Hong Kong court grants bail to pro-democracy activist Albert Ho in national security case

Pro-democracy activist Albert Ho speaks to the media before a trial over charges related to an unauthorised assembly on October 1, 2019, outside the court in Hong Kong, China.

A Hong Kong court granted bail on Monday to veteran pro-democracy politician Albert Ho after more than a year in detention on charges linked to a national security case.

Ho, 70, led the city’s largest opposition group, the Democratic Party, and is a lawyer who runs his own law firm.

He was earlier denied bail by a lower court magistrate. Media has reported that he is in poor health and has lung cancer.

High Court judge Johnny Chan referred to Ho’s health in his judgement, warning that if he committed any acts endangering national security “his bail will be revoked and he won’t be able to receive any kind of private medical care”.

His bail conditions include restrictions on speaking publicly or in the media on issues that might endanger national security, a ban on meeting foreign officials, and the surrender of all travel documents.

Ho stands accused with two others, Lee Cheuk-yan, 65 and Chow Hang-tung, 37, of inciting subversion of state power under a China-imposed national security law, given their leadership roles in a now disbanded group called the “Hong Kong Alliance in Support of Patriotic Democratic Movements of China”.

The court was also given new details of the case, including an assertion by the prosecution that one of the Alliance’s “operational goals” was to “end one party dictatorship”, or to overthrow the Communist Party of China.

The Alliance was set up in 1989 after Chinese troops cracked down and killed pro-democracy demonstrators in and around Beijing’s Tiananmen Square.

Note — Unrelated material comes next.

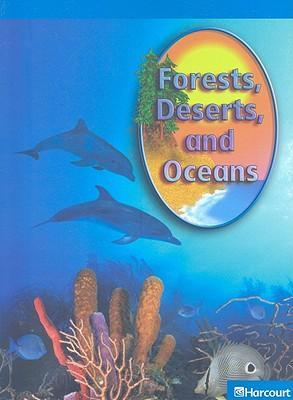 Forests, Deserts, and Oceans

For years it organised a candlelight vigil in Hong Kong on the anniversary of the crackdown to commemorate the victims.

The former British colony returned to Chinese rule in 1997 under a “one country, two systems” formula aimed at preserving various freedoms but pro-democracy politicians and activists say Beijing and the city’s government are undermining those freedoms, including with the national security law.

Chinese and Hong Kong officials deny that and say foreign interference is endangering the financial hub’s stability and prosperity.